Mis à jour le 8 juin 2016
Martin Croteau LA PRESSE

Lors d'un témoignage en commission parlementaire, mardi soir, le directeur Pierre Reid a révélé avoir écrit l'an dernier à la directrice générale du PLQ, Marie-Ève Ringuette, pour demander le remboursement de 3500 $.

Sa lettre datée du 15 mai 2015 a été rendue publique par la Coalition avenir Québec. On y apprend que sept contributions de 500 $ reçues par le PLQ en 2009 ont été versées par des donateurs qui agissaient comme prête-noms. Ces contributions leur ont été remboursées par deux sociétés, Entreprises Guy Desjardins et Louisbourg SBC, propriété de Tony Accurso.

Le parti a refusé de rembourser ces dons puisqu'ils avaient été versés plus de cinq ans avant la découverte des irrégularités par le DGE. Il n'avait donc aucune obligation légale de se rendre à la demande.

Pour Mme de Santis, la décision de la directrice du parti était parfaitement justifiée.

« Dans la lettre, le DGE a lui-même dit que ce sont des demandes hors prescription, a dit la ministre. Il a dit qu'il n'y a aucune obligation légale de faire ce paiement. »

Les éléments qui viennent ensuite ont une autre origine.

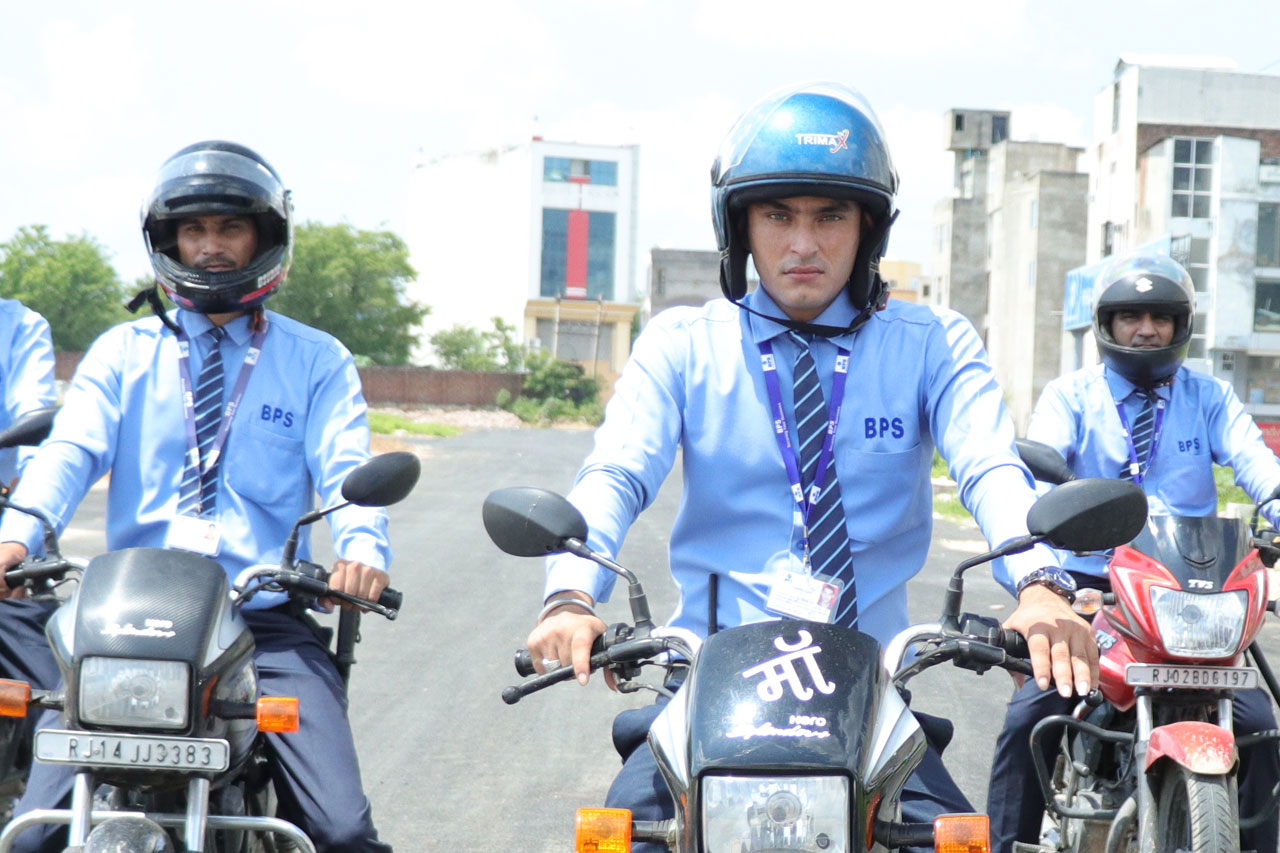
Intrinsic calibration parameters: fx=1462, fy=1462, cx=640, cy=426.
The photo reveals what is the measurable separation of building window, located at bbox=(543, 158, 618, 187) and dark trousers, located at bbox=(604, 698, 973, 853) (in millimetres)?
108319

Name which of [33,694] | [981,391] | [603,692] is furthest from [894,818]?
[603,692]

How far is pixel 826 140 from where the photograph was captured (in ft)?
10.3

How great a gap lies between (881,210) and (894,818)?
4.82 feet

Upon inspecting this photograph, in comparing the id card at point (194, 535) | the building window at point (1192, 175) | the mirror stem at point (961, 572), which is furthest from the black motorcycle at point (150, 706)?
the building window at point (1192, 175)

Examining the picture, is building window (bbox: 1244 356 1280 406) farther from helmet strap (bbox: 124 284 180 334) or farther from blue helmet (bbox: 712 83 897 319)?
blue helmet (bbox: 712 83 897 319)

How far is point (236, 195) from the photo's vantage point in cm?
419

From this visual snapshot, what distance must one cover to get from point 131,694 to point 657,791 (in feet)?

« Mme Marie-Ève Ringuette a vu la lettre et, comme n'importe qui à l'intérieur d'une organisation, a dit je n'ai pas l'obligation de le payer, pourquoi je le payerais ? » a-t-elle ajouté.

Ce n'est qu'en fin de journée hier - après le témoignage du DGE en commission parlementaire - que le gouvernement Couillard a accepté de rembourser les dons.

« Argent sale »

Aux yeux de la CAQ, ce développement prouve que de « l'argent sale » se trouve toujours dans les coffres du Parti libéral. L'épisode prouve aussi que les moeurs de la formation politique n'ont pas changé sous la direction de Philippe Couillard.

« Ça veut dire que M. Couillard se sent à l'aise de faire des campagnes électorales avec de l'argent sale », a dénoncé M. Legault.

La ministre de Santis a présenté le mois dernier le projet de loi 101, qui donne suite à plusieurs recommandations de la Commission Charbonneau. S'il est adopté, la loi électorale sera modifiée pour supprimer le délai de cinq ans au-delà duquel une contribution illégale n'a plus à être remise au DGEQ.

Le bureau de la ministre a confirmé que le PLQ aurait été obligé de rembourser les 3500 $ réclamés par le DGE si la loi avait été en vigueur l'an dernier.